- Pet

Removing Pet Stains On Hardwood Floors – Here Is The Answer

Pets are a wonderful addition to any family, however they occasionally cause problems. Pets, whether it is a dog, cat, or other type of pet require some special training to know where to go when they got to go. Even with training it can be difficult to keep your floors and house looking great and pet stain free. When pets become older or are left alone for too many hours during the day accidents can happen. If you have hardwood floors and find you are having trouble removing the stains left behind by your pet then you will need to gather a few items. It will also depend on how fresh the stain is. Older stains on hard wood floors will take some extensive work, while fresh stains can be remedied in a short period.

Part of a pets nature is too mark their territory, which means an old pet stain can have a new pet in the home trying to mark that territory as their own. It is very important when removing fresh pet stains or old pet stains to remove the odor from your pet’s senses.

Fresh Pet Stains:

Fresh pet stains by nature have not soaked into the floor to a great extent. You will be able to remove the stain and odor from the accident without too much work. For this job you will need paper towels, warm water, white vinegar, and a specialized stain and odor- removing agent with bacteria and enzyme properties. When you shop for the stain remover check the label to make sure it is usable on hardwood floors. Some stain removers can actually harm the coating on hardwood floors because the ingredients are too powerful. Below is the process for removing fresh pet stains with the above materials.

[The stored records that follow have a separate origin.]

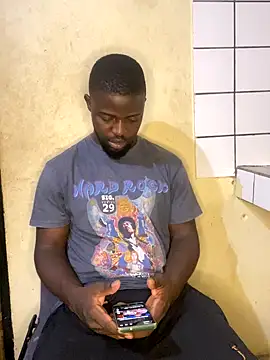 Snapshot of vannycov chatting on November 10, 2025, 11:37 pm vannycov online show from November 10, 2025, 11:37 pm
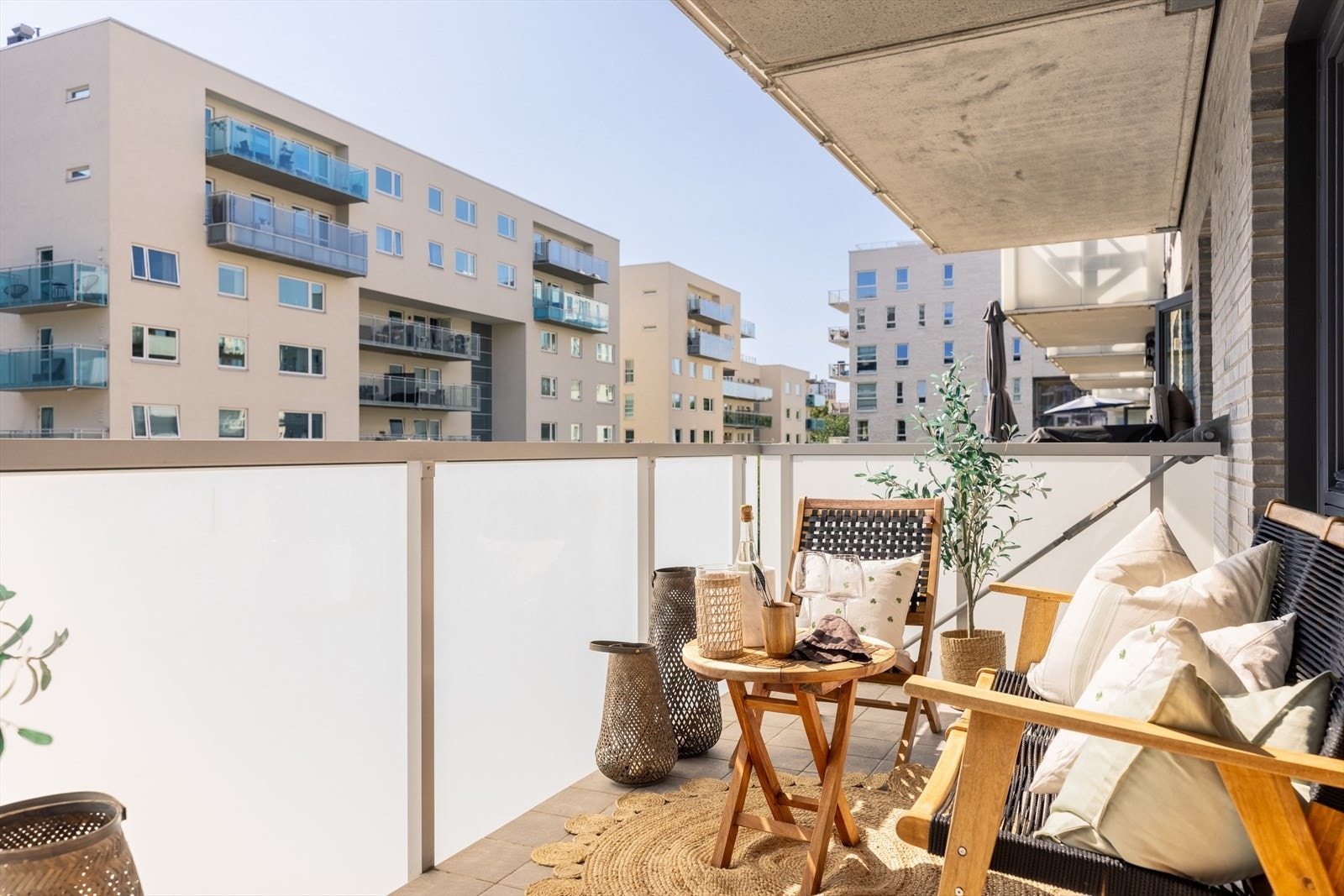 På vår- og sommerhalvåret blir balkongen som en forlengelse av stuen og innbyr til mer samvær og fine stunder med familie og venner. Galleribilde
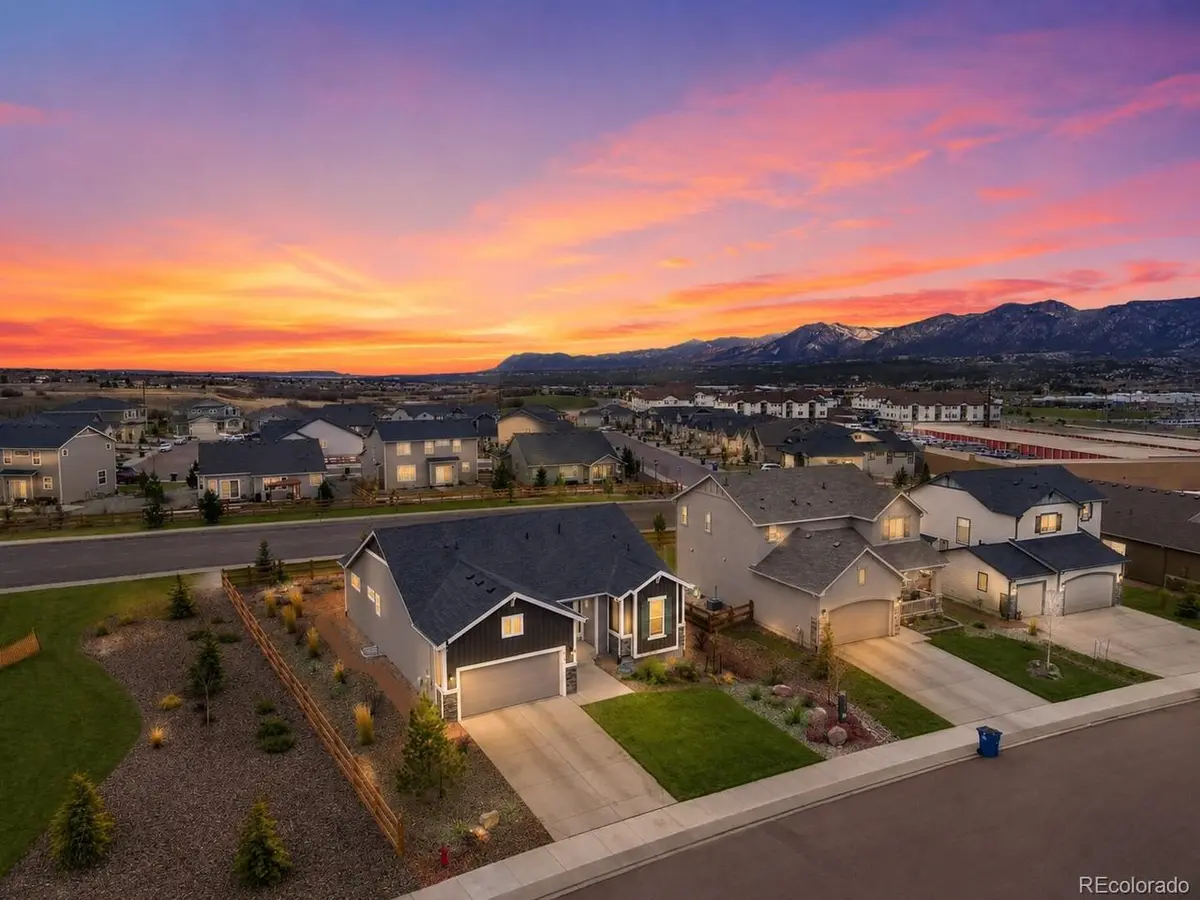 1031 Parkline, Monument, CO 80132
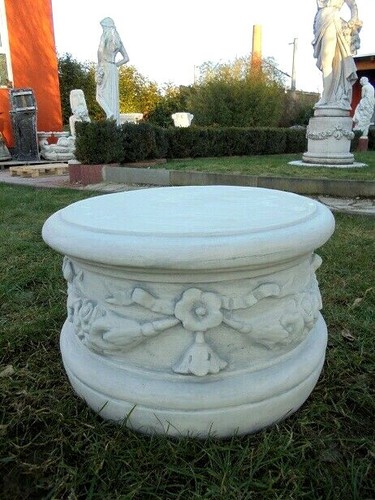 Steinsockel, Sockel für Skulpturen, Säule, Figurensockel, Steinguss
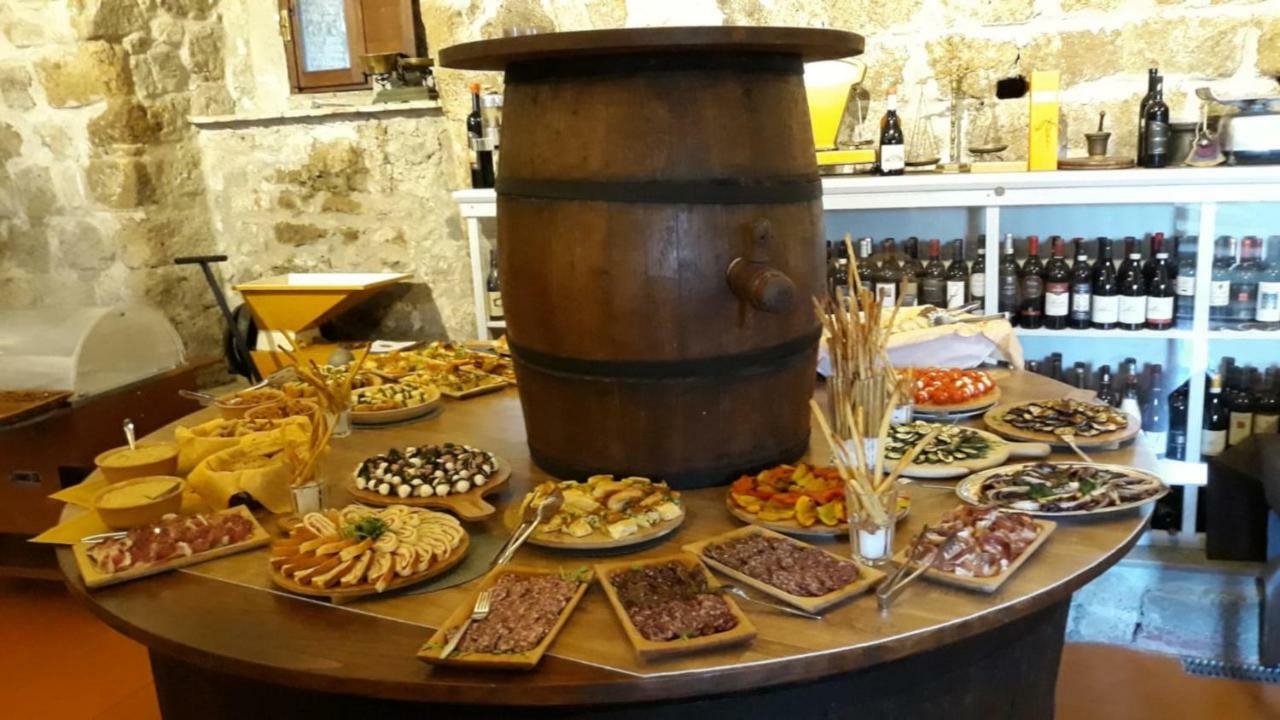 Antico Borgo La Commenda Aparthotel Montefiascone Eksteriør bilde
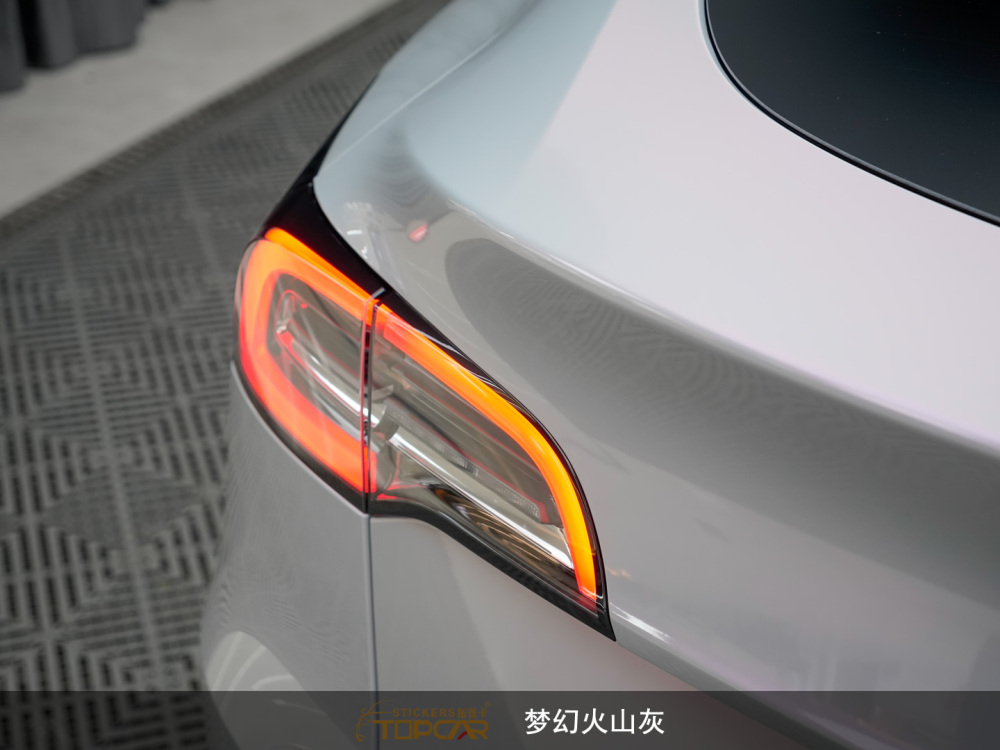 Dynamic Car Wrapping Film | TOPCAR Magic Candy Color Flip Volcano Grey Beyond Car Wrapped in Bubble Wrap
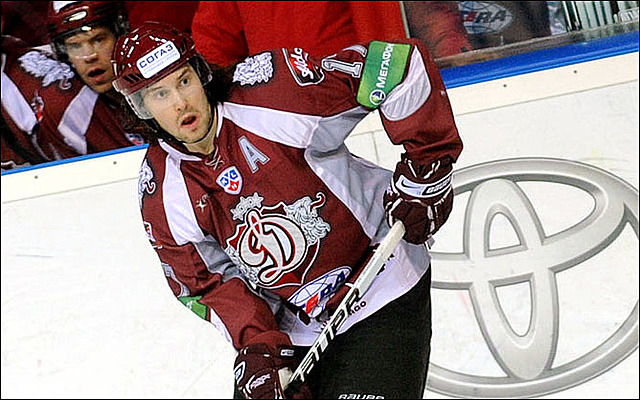 Первая забитая шайба в истории КХЛ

– Blot the affected area with a paper towel to remove the urine.

– Scrub the area with white vinegar to help remove the stain and the odor.

– Rinse the stained area with warm water.

– Blot the area dry with paper towels. Make sure to dry the area completely so that you will not leave any water damage. You do not want to let any of the liquid remain for long are it could warp the area of the wood.

– Apply a specialized stain and odor remover with bacteria and enzyme properties to the affected area to avoid future instances.

Old Pet Stains:

Older pet stains may have seeped into the wood and the sub- flooring, which means you need to sand the wood to find out the extent of the damage. Sand the stained hardwood flooring until you reach a point that is not stained or if you find the stain is too deep. If the stain is deeper than the surface you will have to remove that section of flooring. You may have to redo the entire hardwood floor depending on the extent of the damage. When a stain has been left for several years the urine may seep into the sub- flooring or at least the odor. Sometimes commercial bleach can remove the stain and odor from old pet stains, however it is a very sensitive solution and you need to have proper gloves and training. If you have to sand the floor you will want to resurface the area with shellac based primer.